Setelah user mulai terbiasa dengan sistem informasi baru yang diterapkan, tahap berikutnya adalah merubah perilaku user sesuai dengan perubahan TIK yang dilakukan. Sebagai contoh ketika sebelum ada sistem informasi baru SDM terbiasa melakukan koordinasi harian (distribusi penugasan) melalui surat atau tatap muka, maka dengan adanya sistem baru penugasan tersebut harus dilakukan secara online (e-Assignment), sehingga perilaku tatap muka yang biasanya dilakukan tidak diperbolehkan lagi digunakan.

· Tahap VI: Melekatkan perubahan TIK pada budaya perusahaan.

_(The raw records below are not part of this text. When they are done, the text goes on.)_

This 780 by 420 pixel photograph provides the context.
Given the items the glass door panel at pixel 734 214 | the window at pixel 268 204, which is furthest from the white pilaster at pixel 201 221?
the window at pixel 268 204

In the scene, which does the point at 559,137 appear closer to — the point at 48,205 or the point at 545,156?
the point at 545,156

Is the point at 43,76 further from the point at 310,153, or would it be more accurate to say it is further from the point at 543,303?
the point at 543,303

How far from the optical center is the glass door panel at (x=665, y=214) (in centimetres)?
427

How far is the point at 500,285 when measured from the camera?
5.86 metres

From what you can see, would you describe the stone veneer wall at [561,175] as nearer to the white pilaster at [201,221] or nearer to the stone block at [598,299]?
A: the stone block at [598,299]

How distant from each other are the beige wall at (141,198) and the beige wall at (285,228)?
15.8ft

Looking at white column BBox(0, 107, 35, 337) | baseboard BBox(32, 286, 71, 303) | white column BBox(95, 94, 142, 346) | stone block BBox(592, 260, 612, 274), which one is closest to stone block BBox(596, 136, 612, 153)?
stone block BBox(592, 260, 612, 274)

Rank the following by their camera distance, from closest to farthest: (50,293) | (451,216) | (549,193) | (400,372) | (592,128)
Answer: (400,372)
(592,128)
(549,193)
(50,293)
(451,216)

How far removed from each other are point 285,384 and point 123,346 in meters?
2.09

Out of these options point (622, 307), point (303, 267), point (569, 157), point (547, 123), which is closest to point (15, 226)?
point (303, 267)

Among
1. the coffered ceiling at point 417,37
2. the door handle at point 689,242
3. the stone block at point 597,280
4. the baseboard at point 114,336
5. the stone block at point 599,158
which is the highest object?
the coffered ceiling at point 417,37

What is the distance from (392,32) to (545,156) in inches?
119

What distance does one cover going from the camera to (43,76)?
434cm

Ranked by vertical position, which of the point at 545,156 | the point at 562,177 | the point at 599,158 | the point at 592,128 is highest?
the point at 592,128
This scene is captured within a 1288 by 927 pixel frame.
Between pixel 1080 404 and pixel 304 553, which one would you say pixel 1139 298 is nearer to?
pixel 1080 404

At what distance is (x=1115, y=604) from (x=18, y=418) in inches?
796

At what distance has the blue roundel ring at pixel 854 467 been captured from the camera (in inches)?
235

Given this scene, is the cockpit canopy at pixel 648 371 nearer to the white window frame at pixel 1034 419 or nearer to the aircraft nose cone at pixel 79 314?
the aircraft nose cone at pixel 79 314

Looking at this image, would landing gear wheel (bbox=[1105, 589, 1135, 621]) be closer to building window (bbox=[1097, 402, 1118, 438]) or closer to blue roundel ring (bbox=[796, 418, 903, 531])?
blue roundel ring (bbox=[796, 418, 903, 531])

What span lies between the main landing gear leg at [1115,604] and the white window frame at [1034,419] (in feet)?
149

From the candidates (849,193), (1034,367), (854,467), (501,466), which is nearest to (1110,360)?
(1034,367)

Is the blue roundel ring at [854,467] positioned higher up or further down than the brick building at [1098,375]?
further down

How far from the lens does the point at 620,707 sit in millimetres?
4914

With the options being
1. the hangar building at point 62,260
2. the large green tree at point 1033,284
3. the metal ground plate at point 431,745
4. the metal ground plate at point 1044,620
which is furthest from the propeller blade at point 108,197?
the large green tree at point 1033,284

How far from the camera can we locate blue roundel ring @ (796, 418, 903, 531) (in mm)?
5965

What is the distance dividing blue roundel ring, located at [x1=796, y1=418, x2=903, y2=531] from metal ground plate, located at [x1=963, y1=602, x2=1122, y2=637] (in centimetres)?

Setelah perilaku user berubah sesuai dengan perubahan TIK yang dilakukan, maka perubahan tersebut dilekatkan dengan budaya perusahaan sebagai akhir dari tahap perubahan TIK yang dilakukan. Hal ini penting mengingat perubahan yang dilakukan akan sia-sia jika budaya yang ada masih budaya lama yang tidak sesuai dengan visi misi perubahan TIK yang dilakukan perusahaan. Pada contoh diatas, melekatkan budaya berarti menetapkan mekanisme penugasan dilakukan secara online melalui e-Assignment.